Entre los elementos básicos de un EPI destinado a las labores de limpieza encontramos:

  1. Mascarilla: Sirve para proteger frente a virus y bacterias suspendidas en el aire y también de la inhalación de vapores y gases producidos por los productos de limpieza.
  2. Bata: Sirve para proteger al trabajador de manchas, salpicaduras y de agentes infecciosos que pueden contaminar su ropa.
  3. Mono: El empleo de mono en lugar de bata ofrece un grado superior de protección al trabajador frente a potenciales infecciones y salpicaduras con productos tóxicos y corrosivos.
  4. Gorro: Protege el pelo de contaminación y de salpicaduras, a la vez que evita la contaminación de las zonas ya limpias con cabellos del profesional.
  5. Guantes: Sirven para proteger tanto de la contaminación microbiana como del contacto con agentes químicos irritantes y corrosivos.
  6. Cubrezapatos: Sirven para evitar la transmisión microbiana a través de las suelas de los zapatos (llevando gérmenes de una zona contaminada a una zona limpia) pero también son para proteger de salpicaduras. Deben ser antideslizantes.

La prevención de enfermedades transmisibles con la utilización de material de un único uso

Podemos concluir haciendo especial énfasis en que la utilización de material de un solo uso se consolida, no solo como una de las principales medidas de prevención de las enfermedades transmisibles, sino como una de las formas más útiles de protección de los trabajadores sanitarios y del personal de limpieza.

La protección de pacientes y trabajadores es imprescindible a la hora de frenar la transmisión de una enfermedad contagiosa y no debe ser olvidada.

┄┄┄┄┄┄┄┄┄┄

• _Explora el material_:
1. Según el fragmento sobre los EPI de limpieza, ¿qué característica deben tener los cubrezapatos?
2. Reproduce el fragmento sobre los EPI de limpieza desde las palabras "4. Gorro: Protege" y detente después de "Deben ser antideslizantes.".

• _Información proporcionada_:
┄┄┄┄┄┄┄┄┄┄

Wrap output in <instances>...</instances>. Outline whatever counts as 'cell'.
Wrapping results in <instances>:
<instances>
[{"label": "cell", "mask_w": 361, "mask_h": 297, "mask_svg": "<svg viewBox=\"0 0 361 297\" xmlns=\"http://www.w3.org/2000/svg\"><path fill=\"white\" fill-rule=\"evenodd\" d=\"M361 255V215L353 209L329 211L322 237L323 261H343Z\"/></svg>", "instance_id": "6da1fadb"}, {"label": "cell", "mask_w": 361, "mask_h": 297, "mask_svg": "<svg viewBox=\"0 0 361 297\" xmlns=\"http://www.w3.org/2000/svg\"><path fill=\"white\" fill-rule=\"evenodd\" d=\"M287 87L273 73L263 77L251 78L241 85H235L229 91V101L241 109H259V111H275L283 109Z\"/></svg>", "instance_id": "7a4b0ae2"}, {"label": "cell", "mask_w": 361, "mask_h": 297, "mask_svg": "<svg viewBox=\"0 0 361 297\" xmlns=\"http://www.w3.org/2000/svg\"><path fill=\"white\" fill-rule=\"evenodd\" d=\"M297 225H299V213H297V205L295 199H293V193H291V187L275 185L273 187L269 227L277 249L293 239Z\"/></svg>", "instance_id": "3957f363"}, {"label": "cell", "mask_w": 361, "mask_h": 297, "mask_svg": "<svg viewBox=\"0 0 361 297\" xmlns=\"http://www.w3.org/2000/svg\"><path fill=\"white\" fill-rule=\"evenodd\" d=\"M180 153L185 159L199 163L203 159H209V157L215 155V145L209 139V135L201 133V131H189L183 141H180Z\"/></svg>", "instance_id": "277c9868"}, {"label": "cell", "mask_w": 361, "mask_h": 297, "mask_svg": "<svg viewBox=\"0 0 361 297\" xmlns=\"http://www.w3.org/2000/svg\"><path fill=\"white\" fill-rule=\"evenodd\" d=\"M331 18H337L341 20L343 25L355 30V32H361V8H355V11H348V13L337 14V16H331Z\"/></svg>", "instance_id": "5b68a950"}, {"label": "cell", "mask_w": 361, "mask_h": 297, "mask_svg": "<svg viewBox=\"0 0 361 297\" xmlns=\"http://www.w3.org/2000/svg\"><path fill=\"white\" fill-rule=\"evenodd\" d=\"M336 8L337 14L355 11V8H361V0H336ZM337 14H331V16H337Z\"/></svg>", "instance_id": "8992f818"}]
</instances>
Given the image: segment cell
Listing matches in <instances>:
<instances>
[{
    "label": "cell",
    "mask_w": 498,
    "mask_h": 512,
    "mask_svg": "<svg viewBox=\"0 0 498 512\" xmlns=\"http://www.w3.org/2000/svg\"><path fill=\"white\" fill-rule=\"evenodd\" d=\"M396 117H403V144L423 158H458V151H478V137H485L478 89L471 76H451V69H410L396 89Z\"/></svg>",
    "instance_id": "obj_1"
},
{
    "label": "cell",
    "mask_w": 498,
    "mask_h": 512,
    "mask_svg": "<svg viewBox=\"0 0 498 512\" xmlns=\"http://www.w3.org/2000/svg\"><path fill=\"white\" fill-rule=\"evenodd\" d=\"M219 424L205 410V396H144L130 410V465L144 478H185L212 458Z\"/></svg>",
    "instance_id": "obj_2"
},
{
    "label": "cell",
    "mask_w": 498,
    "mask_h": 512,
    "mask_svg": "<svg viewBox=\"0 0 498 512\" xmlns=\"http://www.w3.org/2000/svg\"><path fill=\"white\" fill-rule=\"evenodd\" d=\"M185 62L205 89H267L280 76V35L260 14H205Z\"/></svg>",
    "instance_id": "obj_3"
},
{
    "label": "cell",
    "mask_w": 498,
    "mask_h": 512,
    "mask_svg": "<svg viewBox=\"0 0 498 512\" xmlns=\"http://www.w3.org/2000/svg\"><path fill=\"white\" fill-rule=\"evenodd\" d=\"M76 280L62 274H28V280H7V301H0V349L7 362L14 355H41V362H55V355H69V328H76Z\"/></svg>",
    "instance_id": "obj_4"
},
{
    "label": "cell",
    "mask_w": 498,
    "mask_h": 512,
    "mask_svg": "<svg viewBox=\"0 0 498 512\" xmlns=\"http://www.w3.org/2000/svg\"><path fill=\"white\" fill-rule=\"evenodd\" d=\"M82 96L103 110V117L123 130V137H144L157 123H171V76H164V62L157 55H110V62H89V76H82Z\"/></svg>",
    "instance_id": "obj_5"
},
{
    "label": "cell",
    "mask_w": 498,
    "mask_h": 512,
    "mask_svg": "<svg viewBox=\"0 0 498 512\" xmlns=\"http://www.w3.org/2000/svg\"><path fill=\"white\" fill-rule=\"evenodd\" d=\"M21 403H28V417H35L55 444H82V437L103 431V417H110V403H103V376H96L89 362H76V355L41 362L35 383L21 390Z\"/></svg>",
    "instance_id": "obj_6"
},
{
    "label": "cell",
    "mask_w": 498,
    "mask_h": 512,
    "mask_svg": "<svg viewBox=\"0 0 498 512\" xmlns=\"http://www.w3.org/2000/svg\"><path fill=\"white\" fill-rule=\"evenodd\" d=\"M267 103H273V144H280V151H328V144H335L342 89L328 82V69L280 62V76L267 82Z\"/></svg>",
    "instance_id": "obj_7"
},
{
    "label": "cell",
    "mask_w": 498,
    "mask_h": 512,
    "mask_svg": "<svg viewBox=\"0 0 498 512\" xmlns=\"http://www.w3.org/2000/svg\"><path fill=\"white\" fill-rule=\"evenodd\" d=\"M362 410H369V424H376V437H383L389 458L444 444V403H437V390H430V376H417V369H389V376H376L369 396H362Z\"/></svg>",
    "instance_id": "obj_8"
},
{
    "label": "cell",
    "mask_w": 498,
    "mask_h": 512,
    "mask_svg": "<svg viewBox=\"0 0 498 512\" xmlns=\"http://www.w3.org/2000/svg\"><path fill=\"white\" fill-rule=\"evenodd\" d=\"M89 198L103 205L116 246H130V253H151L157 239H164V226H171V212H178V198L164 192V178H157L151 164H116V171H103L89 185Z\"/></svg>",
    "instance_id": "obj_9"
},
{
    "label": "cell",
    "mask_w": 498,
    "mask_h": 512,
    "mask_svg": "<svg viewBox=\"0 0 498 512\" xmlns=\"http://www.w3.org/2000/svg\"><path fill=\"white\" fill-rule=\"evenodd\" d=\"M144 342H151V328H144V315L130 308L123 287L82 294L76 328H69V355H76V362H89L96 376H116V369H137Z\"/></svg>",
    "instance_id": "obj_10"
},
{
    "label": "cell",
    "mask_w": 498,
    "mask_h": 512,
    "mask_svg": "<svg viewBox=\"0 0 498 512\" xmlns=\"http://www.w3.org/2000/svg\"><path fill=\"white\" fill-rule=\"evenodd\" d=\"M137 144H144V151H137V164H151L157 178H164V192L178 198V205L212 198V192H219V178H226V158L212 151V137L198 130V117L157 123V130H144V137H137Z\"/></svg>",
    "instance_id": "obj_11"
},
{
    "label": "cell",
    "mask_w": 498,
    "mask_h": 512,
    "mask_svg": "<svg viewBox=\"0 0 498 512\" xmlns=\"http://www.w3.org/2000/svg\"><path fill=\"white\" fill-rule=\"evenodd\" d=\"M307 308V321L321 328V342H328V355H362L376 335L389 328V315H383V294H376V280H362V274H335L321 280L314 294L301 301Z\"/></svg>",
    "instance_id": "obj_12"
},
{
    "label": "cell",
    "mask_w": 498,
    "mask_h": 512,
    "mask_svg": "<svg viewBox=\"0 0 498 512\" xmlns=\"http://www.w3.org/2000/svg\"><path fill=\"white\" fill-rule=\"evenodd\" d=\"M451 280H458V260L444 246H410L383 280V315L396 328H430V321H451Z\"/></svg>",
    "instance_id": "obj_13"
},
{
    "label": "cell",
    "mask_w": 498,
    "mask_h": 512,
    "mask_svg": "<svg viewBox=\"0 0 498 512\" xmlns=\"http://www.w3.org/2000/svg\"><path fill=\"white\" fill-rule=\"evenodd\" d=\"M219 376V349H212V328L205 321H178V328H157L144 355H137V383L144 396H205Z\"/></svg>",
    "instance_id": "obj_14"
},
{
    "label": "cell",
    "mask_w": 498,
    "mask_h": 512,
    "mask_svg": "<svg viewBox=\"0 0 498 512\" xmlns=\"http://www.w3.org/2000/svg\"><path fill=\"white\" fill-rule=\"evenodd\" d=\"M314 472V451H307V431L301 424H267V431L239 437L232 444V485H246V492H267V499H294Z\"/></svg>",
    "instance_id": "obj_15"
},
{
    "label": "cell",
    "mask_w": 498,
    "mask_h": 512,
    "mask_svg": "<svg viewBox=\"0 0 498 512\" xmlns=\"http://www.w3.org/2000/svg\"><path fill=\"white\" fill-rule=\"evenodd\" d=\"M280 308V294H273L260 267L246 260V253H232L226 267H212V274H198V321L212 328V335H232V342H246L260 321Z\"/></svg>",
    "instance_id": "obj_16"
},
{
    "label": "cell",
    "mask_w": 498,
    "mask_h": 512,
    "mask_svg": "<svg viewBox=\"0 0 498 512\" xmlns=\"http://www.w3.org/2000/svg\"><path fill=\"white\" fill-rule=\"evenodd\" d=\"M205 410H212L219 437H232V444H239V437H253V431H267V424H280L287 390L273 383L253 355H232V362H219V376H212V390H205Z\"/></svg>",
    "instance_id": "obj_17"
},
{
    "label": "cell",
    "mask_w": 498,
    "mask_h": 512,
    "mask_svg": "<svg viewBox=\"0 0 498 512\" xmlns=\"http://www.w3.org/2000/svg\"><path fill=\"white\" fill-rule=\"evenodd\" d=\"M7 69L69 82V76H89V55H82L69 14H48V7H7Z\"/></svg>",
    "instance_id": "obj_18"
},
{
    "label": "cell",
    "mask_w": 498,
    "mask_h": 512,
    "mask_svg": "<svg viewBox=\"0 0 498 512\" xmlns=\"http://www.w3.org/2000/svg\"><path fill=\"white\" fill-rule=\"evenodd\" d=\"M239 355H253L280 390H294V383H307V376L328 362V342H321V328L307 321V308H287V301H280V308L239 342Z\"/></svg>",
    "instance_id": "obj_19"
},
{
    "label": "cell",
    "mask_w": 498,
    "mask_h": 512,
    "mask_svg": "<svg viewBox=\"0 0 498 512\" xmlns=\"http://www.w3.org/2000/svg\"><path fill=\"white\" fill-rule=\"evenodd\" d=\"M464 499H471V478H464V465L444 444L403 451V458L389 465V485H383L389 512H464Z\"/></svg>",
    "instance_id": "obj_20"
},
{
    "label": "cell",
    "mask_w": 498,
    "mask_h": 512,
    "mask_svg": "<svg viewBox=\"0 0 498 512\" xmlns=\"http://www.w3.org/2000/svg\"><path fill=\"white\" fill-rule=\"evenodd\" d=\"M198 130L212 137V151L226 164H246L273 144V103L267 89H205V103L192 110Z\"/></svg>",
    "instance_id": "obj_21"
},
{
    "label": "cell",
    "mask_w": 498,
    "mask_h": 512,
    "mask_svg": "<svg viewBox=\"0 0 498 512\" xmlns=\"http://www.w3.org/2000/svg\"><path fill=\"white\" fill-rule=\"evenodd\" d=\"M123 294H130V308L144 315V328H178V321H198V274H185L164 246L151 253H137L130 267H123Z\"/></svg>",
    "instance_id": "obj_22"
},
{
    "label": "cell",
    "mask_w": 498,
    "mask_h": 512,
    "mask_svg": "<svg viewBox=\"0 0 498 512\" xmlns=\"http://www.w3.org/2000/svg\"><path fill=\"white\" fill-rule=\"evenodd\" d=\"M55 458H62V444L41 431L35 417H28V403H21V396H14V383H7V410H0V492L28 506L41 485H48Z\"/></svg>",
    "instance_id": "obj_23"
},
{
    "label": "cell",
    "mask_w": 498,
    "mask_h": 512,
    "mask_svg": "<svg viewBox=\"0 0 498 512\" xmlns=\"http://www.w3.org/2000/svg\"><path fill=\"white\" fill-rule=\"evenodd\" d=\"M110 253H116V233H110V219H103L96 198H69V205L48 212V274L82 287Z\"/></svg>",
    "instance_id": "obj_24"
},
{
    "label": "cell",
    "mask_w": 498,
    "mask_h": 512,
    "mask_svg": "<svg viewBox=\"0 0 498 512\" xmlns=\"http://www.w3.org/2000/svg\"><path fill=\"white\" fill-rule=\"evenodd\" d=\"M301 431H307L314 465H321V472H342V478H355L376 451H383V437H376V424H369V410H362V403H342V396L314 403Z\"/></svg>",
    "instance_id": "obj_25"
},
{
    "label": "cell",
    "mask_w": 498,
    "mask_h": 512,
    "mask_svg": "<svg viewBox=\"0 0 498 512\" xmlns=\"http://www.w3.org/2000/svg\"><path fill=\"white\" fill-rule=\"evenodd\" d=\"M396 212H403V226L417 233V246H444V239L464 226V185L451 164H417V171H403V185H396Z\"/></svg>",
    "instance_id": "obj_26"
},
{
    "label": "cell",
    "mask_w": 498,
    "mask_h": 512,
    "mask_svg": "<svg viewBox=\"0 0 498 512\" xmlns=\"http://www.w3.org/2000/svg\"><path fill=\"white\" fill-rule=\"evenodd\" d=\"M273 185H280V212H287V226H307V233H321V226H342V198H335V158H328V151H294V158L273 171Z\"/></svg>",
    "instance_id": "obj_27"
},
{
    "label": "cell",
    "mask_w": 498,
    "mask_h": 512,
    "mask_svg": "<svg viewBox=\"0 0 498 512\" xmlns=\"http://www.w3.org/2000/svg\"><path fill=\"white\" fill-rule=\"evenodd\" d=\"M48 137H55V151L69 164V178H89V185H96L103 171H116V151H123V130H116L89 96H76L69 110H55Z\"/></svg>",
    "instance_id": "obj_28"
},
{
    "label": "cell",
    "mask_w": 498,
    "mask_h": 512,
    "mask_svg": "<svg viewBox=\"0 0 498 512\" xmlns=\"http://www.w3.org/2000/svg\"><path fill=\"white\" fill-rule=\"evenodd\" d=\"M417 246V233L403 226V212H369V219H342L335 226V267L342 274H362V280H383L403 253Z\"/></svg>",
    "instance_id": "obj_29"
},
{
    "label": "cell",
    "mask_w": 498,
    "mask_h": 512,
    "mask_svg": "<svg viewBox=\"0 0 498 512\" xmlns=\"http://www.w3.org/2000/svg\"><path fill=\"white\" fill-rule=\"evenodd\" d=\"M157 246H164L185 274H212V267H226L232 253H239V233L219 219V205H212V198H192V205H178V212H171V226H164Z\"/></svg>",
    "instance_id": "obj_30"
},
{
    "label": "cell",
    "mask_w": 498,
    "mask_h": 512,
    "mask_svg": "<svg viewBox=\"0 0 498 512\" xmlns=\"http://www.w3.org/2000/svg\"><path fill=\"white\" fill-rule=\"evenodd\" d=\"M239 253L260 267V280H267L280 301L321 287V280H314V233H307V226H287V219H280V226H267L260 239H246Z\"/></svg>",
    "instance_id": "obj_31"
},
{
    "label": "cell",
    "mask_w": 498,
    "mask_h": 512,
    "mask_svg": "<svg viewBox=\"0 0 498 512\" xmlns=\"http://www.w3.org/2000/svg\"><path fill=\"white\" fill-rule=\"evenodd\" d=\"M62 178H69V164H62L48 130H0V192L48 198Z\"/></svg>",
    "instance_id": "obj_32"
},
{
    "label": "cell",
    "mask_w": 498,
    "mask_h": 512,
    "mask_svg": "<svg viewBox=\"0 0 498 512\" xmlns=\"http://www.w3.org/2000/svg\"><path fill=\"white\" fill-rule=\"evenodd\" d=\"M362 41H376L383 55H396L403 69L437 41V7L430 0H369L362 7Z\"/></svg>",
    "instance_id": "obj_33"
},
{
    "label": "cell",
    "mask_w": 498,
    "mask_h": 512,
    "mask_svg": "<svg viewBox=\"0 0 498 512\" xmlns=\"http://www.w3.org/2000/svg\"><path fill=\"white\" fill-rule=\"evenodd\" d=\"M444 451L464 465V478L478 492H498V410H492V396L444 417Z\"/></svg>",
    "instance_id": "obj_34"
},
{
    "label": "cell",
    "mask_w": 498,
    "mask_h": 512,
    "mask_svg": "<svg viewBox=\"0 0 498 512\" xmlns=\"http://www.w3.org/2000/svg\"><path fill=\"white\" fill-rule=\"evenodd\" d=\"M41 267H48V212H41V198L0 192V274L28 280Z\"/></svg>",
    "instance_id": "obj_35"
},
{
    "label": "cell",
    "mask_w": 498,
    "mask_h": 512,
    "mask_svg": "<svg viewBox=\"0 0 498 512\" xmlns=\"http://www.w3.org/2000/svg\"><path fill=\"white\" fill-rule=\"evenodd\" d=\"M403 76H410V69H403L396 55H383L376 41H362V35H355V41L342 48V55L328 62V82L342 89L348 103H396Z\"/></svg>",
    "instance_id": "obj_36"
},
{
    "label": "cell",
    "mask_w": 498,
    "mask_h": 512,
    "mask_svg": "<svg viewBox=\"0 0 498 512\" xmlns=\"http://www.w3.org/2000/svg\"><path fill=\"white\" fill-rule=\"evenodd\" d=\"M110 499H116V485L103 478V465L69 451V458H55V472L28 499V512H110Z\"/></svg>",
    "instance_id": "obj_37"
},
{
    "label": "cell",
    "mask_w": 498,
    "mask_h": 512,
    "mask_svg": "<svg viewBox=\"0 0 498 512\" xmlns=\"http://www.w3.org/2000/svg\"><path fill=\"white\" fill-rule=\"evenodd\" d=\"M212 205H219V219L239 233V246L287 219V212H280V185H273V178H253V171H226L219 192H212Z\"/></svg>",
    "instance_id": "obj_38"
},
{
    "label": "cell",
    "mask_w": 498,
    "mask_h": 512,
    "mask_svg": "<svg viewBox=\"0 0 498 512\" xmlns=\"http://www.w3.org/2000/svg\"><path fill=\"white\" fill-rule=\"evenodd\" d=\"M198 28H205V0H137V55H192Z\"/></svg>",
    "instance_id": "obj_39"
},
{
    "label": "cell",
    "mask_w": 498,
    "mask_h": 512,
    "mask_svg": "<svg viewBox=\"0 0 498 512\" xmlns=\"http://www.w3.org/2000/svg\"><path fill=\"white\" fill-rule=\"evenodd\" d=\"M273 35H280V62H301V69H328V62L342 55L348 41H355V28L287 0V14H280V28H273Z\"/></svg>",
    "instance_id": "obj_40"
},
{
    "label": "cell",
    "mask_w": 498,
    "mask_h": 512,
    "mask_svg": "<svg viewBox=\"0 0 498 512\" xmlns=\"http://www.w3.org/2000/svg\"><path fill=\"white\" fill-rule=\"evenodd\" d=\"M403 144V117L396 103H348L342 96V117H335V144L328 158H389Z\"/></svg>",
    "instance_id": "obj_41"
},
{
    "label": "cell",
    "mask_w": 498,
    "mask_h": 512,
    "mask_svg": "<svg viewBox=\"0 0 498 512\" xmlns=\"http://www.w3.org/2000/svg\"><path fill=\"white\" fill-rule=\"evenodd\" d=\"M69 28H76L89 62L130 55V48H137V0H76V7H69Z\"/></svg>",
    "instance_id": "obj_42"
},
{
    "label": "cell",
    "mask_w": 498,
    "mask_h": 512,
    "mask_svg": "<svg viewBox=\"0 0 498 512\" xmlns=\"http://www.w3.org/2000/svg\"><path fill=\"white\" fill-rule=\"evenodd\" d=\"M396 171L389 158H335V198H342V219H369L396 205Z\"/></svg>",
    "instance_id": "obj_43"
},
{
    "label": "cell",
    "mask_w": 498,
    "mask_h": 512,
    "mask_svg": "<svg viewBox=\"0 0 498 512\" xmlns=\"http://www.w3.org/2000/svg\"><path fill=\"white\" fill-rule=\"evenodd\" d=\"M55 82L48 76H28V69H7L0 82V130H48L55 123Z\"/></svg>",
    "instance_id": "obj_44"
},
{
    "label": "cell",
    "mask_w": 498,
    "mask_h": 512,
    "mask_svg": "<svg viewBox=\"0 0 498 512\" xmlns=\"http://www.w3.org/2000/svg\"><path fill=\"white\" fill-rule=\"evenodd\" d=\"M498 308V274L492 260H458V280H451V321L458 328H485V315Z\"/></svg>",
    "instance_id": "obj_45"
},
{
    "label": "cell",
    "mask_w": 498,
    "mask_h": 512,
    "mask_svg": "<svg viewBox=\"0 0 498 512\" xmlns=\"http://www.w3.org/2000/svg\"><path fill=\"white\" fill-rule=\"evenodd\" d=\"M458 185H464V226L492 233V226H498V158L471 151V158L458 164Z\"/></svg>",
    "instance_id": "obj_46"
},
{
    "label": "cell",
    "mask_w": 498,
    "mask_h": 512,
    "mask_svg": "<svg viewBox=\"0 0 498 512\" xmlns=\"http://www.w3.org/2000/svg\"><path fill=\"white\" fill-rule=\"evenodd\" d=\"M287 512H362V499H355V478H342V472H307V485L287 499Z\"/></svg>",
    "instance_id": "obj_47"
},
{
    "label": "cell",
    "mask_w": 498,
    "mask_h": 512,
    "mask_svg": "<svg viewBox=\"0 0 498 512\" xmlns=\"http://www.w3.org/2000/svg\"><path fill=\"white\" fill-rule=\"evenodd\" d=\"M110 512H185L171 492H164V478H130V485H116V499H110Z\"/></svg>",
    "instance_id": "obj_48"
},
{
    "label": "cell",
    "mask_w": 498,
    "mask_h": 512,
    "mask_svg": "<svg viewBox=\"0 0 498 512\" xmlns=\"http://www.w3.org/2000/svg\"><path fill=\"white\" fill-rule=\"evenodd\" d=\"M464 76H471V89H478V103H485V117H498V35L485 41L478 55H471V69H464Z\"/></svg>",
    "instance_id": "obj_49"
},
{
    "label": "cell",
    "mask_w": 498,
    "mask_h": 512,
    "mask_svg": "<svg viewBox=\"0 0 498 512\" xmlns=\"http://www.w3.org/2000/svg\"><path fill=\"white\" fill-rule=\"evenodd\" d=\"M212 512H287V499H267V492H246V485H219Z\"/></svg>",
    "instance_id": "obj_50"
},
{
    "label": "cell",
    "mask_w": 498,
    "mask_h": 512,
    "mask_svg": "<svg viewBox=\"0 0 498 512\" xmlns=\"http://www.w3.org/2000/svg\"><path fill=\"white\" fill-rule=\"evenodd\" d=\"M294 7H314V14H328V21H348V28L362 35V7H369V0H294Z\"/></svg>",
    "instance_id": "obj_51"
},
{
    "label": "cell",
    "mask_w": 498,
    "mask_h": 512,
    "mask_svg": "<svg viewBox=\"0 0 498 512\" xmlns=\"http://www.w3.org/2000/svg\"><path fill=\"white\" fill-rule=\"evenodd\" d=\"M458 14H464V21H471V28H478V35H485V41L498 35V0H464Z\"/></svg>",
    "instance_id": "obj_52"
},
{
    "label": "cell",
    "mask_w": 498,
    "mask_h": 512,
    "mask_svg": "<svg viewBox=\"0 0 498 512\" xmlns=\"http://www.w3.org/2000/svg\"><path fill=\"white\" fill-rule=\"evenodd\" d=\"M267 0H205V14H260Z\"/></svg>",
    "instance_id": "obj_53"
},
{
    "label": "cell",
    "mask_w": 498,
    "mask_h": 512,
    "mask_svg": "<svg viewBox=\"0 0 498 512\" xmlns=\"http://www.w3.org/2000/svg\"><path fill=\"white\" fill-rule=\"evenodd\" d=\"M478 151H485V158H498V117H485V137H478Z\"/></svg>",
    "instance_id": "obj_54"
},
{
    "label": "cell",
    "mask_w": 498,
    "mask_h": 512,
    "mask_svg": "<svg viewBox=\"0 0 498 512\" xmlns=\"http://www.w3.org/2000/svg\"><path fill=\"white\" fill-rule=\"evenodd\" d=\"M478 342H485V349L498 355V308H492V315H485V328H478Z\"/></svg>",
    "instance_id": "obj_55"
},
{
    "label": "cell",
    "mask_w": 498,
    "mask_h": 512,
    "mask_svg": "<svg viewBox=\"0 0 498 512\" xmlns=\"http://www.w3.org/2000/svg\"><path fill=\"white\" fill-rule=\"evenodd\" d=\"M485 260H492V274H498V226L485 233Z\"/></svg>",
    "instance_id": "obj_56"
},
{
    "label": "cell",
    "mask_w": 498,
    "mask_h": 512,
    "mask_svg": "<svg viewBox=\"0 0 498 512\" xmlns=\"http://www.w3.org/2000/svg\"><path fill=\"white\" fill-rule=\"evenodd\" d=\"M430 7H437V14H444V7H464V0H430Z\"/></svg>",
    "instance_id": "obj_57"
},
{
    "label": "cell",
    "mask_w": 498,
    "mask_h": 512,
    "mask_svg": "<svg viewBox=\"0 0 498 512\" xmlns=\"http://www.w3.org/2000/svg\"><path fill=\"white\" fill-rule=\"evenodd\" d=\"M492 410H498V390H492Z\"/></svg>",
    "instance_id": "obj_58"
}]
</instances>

┄┄┄┄┄┄┄┄┄┄

• _Soluciones propuestas_:
1. Deben ser antideslizantes.

2.
4. Gorro: Protege el pelo de contaminación y de salpicaduras, a la vez que evita la contaminación de las zonas ya limpias con cabellos del profesional.
  5. Guantes: Sirven para proteger tanto de la contaminación microbiana como del contacto con agentes químicos irritantes y corrosivos.
  6. Cubrezapatos: Sirven para evitar la transmisión microbiana a través de las suelas de los zapatos (llevando gérmenes de una zona contaminada a una zona limpia) pero también son para proteger de salpicaduras. Deben ser antideslizantes.